Please restate word for word each line from the one containing "Waterproof & Easy-Cleaning Surface" to the last line of the records below, and drop the pictures.

SOURCE DATA
--- START ---

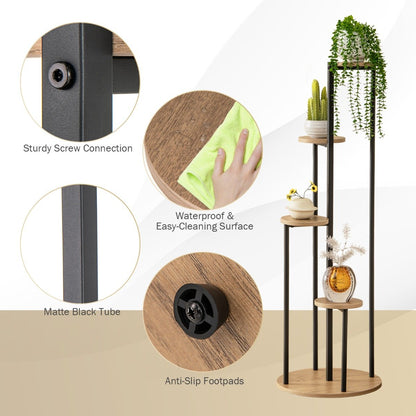 Sturdy Screw Connection

Waterproof & Easy-Cleaning Surface

Matte Black Tube

Anti-Slip Footpads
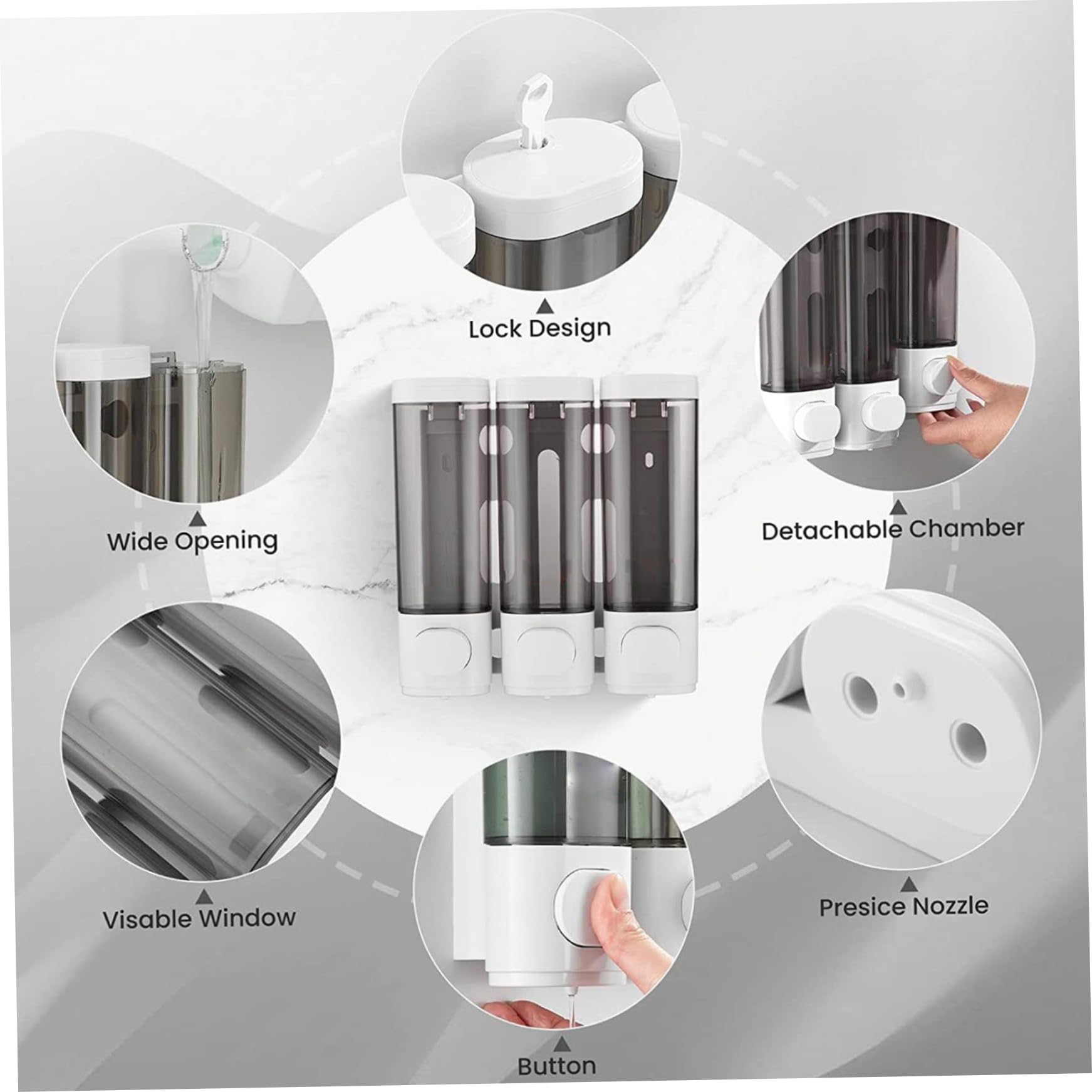 Lock Design

Wide Opening

Detachable Chamber

Visable Window

Presice Nozzle

Button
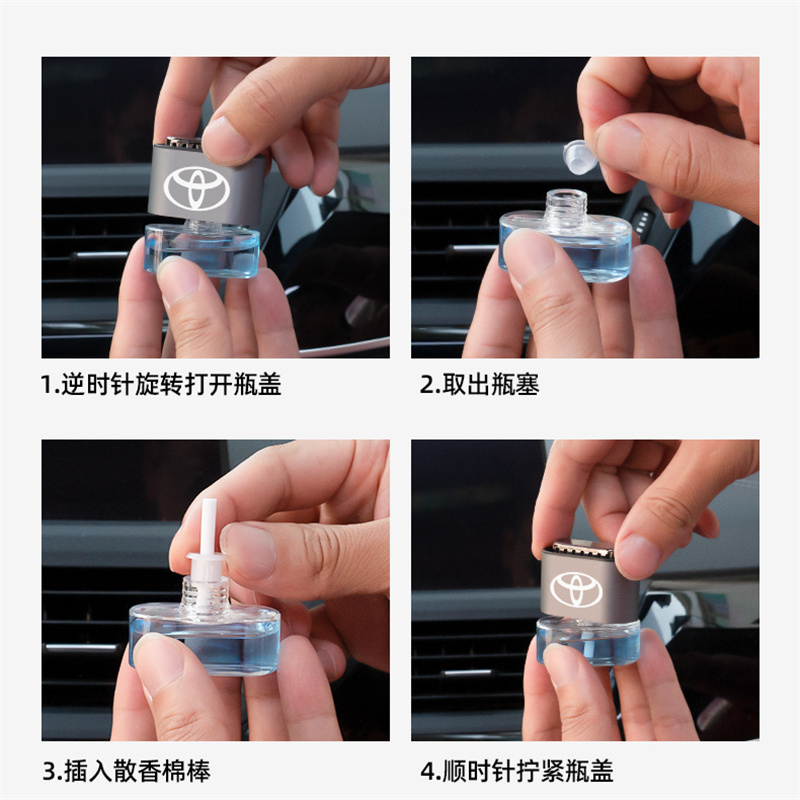 1.逆时针旋转打开瓶盖

2.取出瓶塞

3.插入散香棉棒

4.顺时针拧紧瓶盖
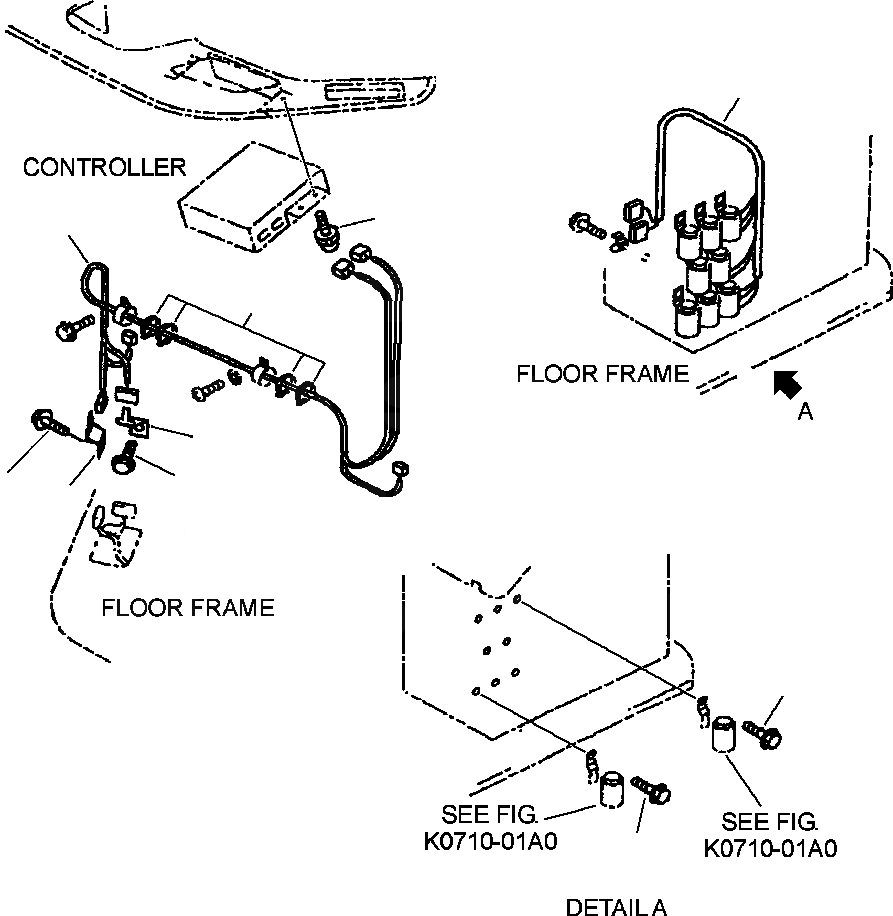 CONTROLLER

FLOOR FRAME

A

FLOOR FRAME

SEE FIG. K0710-01A0

SEE FIG. K0710-01A0

DETAIL A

--- END ---

SOLUTION FOR THIS PROBLEM
Waterproof & Easy-Cleaning Surface

Matte Black Tube

Anti-Slip Footpads
 Lock Design

Wide Opening

Detachable Chamber

Visable Window

Presice Nozzle

Button
 1.逆时针旋转打开瓶盖

2.取出瓶塞

3.插入散香棉棒

4.顺时针拧紧瓶盖
 CONTROLLER

FLOOR FRAME

A

FLOOR FRAME

SEE FIG. K0710-01A0

SEE FIG. K0710-01A0

DETAIL A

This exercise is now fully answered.